HIV-1 variants may have differential effects on the hemopoietic system because they are tropic for different cells in the multilineage tree. As has been demonstrated over the past several years, tropism is determined in part by cell surface expression of CD4 and certain chemokine receptors, such as CCR5 and CXCR4 (23). CXCR4 is the receptor for SDF-1, an -chemokine that attracts lymphocytes and monocytes (24, 25, 26). CCR5 binds the ß-chemokines macrophage inflammatory protein-1, macrophage inflammatory protein-1ß, and RANTES, which attract monocytes, T cells, NK cells, basophils, eosinophils, and dendritic cells (23). In the early stages of HIV-1 disease, most virus particles can use only CCR5 as the coreceptor and thus infect only those cells that express CCR5 (27, 28, 29). Later, in the symptomatic stages of HIV-1 disease, virus particles often arise that can use both CCR5 and CXCR4, expanding the target cell range to cells that express CCR5 and/or CXCR4 (27, 28, 29, 30).

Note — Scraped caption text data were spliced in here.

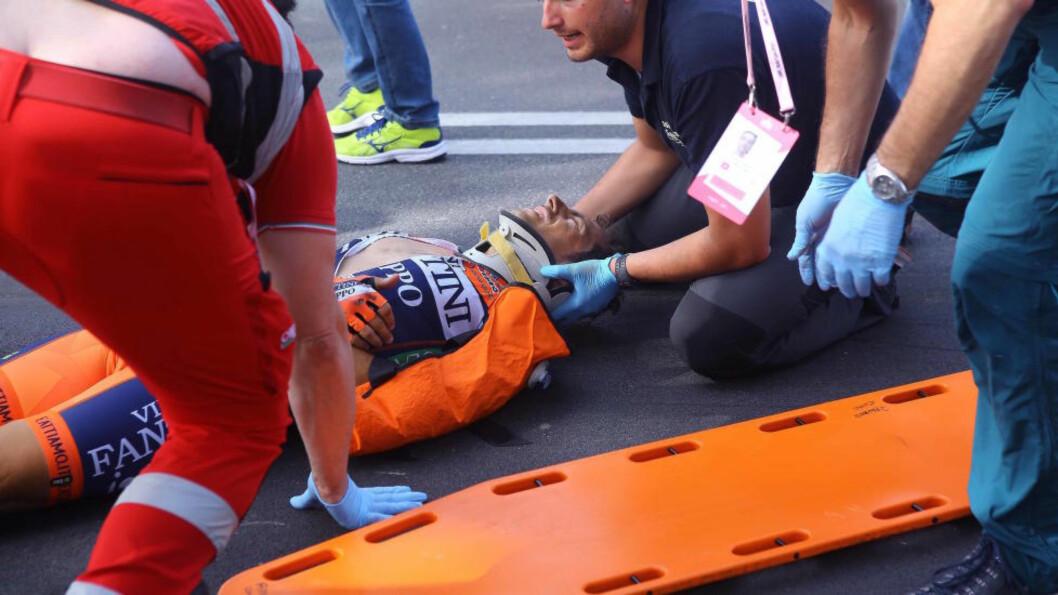 <strong>STYGG VELT:</strong> Daniele Colli røk ut av Giroen etter seks etapper. Italieneren er nå operert, men vil straffeforfølge tilskueren som forårsaket velten. Foto: Tim de Waele (©TDWSport.com).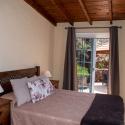 Schlafzimmer mit Tür zur Terrasse
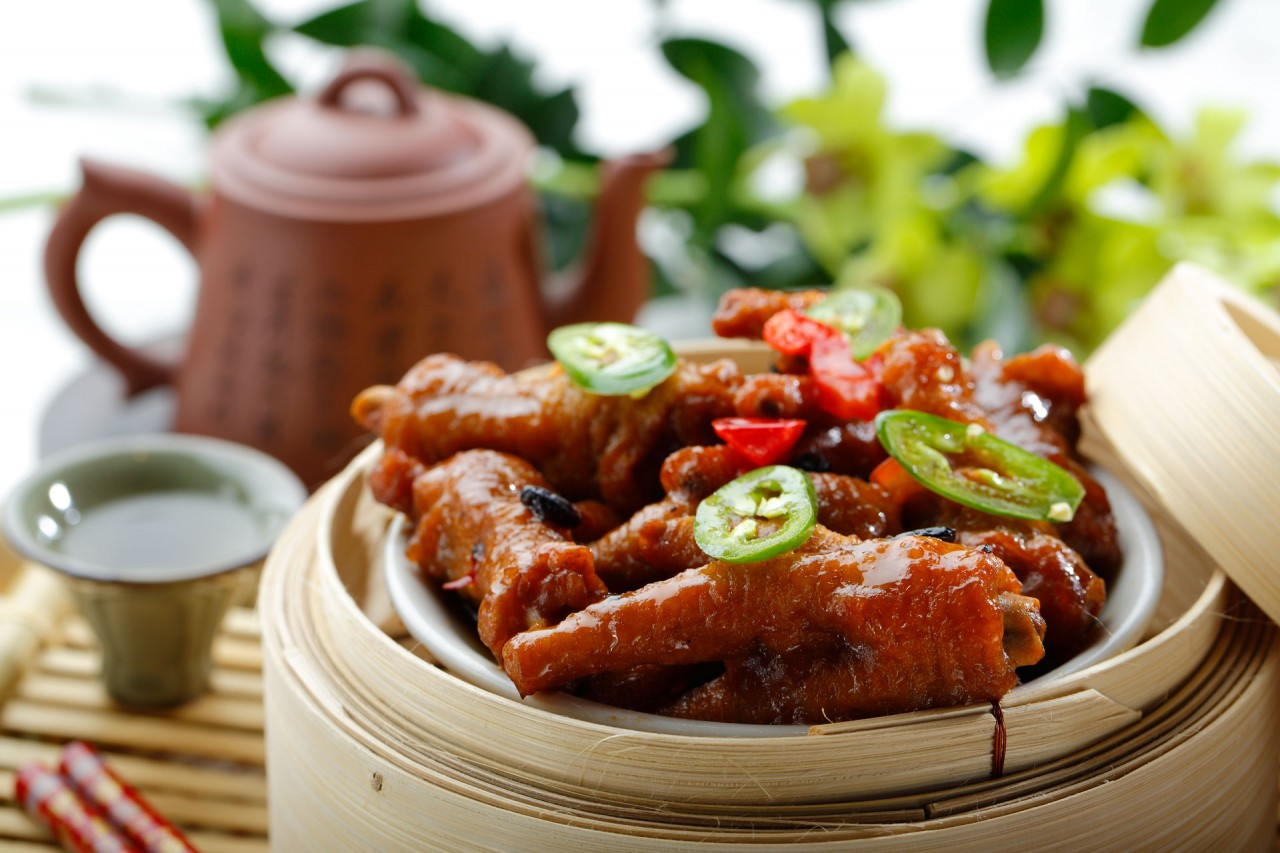 醬汁蒸鳳爪  Steamed Chicken Claws with Special Sauce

It is still not clear which cell subpopulations in the T cell lineage express CXCR4 or CCR5 and, hence, might be targets for infection with strains of HIV-1 recognizing one or both receptors. While inferences about receptor expression can be made based on transcript analyses (31) or responses to chemokines in vitro (23), cell surface CXCR4 and CCR5 proteins can be more directly measured using specific Abs in flow cytometry or immunohistochemistry. Using such Abs, T cells in the bloodstream exhibiting a naive phenotype have been shown to express CXCR4 but not CCR5, while a subset of T cells expressing a memory phenotype expresses CCR5 but not CXCR4 (32). In addition, variations in the levels of CCR5 on peripheral T cells correlate with variations in the infectability of those T cells by a CCR5-using strain of HIV-1 (33), suggesting that the density of surface CCR5 may be a rate-limiting factor for the infection of peripheral T cells. Visualization of CXCR4 or CCR5 on the surface of bone marrow hemopoietic cells has not been reported, but CXCR4 (34) has been found on CD3⁺CD4⁺CD8⁺ thymocytes.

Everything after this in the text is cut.